I have a large pandas DataFrame (160k records, 60 columns of mostly text) but for this example, I have the following DataFrame:
df1 = pd.DataFrame([{"GROUP": "A", "COL2": "1", "COL3": "P"},
{"GROUP": "A", "COL2": "2", "COL3": "Q"},
{"GROUP": "A", "COL2": "3", "COL3": "R"},
{"GROUP": "B", "COL2": "4", "COL3": "S"},
{"GROUP": "B", "COL2": "5", "COL3": "T"},
{"GROUP": "B", "COL2": "6", "COL3": "U"},
{"GROUP": "B", "COL2": "7", "COL3": "V"}])
I am trying to create another column that reverses the order of COL2 but only within groups of A and B...so I would expect from top to bottom, the values to be 3,2,1,7,6,5,4. This is achieved with this line of code:
df1['REVERSED_COL'] = df1.groupby("GROUP")["COL2"].transform(lambda x: x[::-1])
This line of code worked when I was using Python 3.11.7. However, I recently upgraded to 3.12.3 (and all other modules including pandas to 2.2.1) and removed 3.11.7 interpreter from my machine so I can't go back and test it again. I also have another machine using Python 3.7.4 where the same line of code still works as expected.

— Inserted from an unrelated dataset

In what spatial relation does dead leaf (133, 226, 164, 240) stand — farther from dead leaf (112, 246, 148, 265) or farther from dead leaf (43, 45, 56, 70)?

I tried using the x[::-1] on a list, and that reversed them as expected: This code:
x = [1,2,3,4,5,6,7,8,9]
print(x)
y = x[::-1]
print(y)
Results in:
[1, 2, 3, 4, 5, 6, 7, 8, 9]
[9, 8, 7, 6, 5, 4, 3, 2, 1]
My question is, am I doing something wrong? Is there a different way I can do this? I checked the pandas and python documentation on Python changes and pandas 2.2.1 changes (respectively) but I couldn't find anything relevant enough.
Because the output of transform
is aligned back to the original index when it is a Series, which in your case reverts it back to its original order.
To avoid this you must convert to array/list (with values
/array
/to_numpy
):
df1['REVERSED_COL'] = (df1.groupby("GROUP")["COL2"]
.transform(lambda x: x[::-1].array)
)
Output:
GROUP COL2 COL3 REVERSED_COL
0 A 1 P 3
1 A 2 Q 2
2 A 3 R 1
3 B 4 S 7
4 B 5 T 6
5 B 6 U 5
6 B 7 V 4